I feel Tigh’s eyes on me. He knows just as I do that this wound is not something I can fix. He needs surgery, intensive care, the right amount of anesthesia, antibiotics and weeks of recovery. I don’t have the tools or the resources to fix a punctured lung. A shoulder with a bullet lodged just under the skin is not as evasive as the procedure Danny needs to survive. I would need to open his chest, sew the lung and repair any other damage the bullet did on its way out, hoping all the while he doesn’t bleed out on the table—I don’t have a supply of blood here. Even if I did manage, by some miracle, to close him up and not lose him to cardiac arrest or bleeding, the chances of him developing a general infection are enormous… I don’t have a breathing machine on hand either; without it he won’t able to breath properly for the duration of the surgery.

“He’s not breathing… He’s not….” the Sheriff murmurs.

“Do something!” Lily’s shout in my ear take me out of my daze. “He’s dying!”

I blink and clear my vision. She’s right, he is.

The Sheriff starts doing CPR. As I watch him pump air into his friend mouth, I sigh and shake my head. “There’s nothing… I… I’m sorry. He needs a hospital. Surgery. We don’t have the time.”

She grabs me by the collar, with her face close to mine. “Make the time. Save him. Now.”

“If I could… I would… He’s bleeding too fast. He’s needs air, and….”

I stop. My mind flashes to Victoria, to every person infected with the virus. They don’t feel pain. They barely bleed. Their bodies’ responses become slow, almost like hibernating. They didn’t need much air in their lungs in the first place. A strange mutation, in the likes I never had seen before, but a reality nevertheless.

My eyes meet Lily’s. She stares at me with open fury, waiting for a solution. Waiting for me to do my job.

“I think I can save him. I think I know a way to save him.” I gulp for air. “But… I don’t know if….”

“What is it? What you need?
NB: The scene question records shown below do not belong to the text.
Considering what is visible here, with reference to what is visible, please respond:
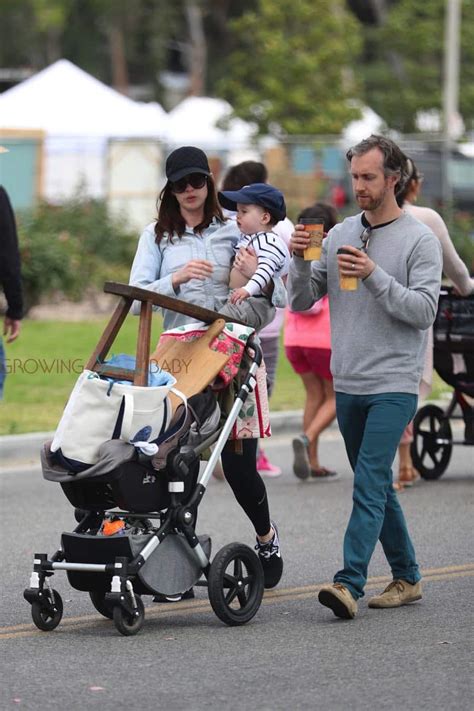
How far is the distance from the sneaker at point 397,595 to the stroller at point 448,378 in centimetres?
352

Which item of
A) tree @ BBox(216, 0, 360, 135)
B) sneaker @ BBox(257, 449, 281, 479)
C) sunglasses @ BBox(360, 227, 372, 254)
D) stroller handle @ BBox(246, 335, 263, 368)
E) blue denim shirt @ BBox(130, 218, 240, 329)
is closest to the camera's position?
sunglasses @ BBox(360, 227, 372, 254)

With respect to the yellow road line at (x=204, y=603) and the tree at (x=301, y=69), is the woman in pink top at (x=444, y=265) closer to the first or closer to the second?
the yellow road line at (x=204, y=603)

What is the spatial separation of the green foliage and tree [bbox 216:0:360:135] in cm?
1214

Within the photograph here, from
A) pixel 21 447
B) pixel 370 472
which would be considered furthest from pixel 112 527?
pixel 21 447

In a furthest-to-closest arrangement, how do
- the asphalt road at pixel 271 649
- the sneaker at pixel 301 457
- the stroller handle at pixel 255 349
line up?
the sneaker at pixel 301 457, the stroller handle at pixel 255 349, the asphalt road at pixel 271 649

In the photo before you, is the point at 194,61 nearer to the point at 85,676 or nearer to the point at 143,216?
the point at 143,216

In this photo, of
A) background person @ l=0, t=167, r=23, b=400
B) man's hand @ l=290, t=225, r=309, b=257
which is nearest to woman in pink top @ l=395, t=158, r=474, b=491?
background person @ l=0, t=167, r=23, b=400

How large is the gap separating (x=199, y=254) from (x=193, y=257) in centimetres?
3

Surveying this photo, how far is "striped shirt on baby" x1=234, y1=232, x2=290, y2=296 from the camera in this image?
692 centimetres

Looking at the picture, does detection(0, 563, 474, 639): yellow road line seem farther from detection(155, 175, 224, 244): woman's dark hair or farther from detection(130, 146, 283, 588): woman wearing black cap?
detection(155, 175, 224, 244): woman's dark hair

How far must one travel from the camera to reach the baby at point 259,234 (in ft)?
22.8

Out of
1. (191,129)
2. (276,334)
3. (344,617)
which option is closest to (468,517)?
(276,334)

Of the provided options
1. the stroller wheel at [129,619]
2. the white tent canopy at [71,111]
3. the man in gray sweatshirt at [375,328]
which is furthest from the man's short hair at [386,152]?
the white tent canopy at [71,111]

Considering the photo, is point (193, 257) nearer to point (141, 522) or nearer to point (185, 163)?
point (185, 163)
Tell me!”

“We need to infect him with the virus.”

Her eyes widen, and I feel everyone stare at me. “What?”

“The virus mutates our bodies in such way that it slows our basic needs. Water, food… Lung function. I don’t know how it works, I can’t even explain it to you, but it’s true. If Danny is infected he’ll stop bleeding, he won’t react to the pain, and I’ll be able to open his chest and fix any internal damage. He won’t suffer any infection, because the virus will protect him.”

She releases me, blinking quickly. “But if he’s infected he….”

“We have the cure,” I answer her unspoken fear. “We can cure him, reverse it.”

Lily stares back at Danny’s body. The Sheriff still tries to keep him alive. “Will it work?”

“It’s our best hope.”

She nods, face set. “Keep him alive. I’m going on a hunt.”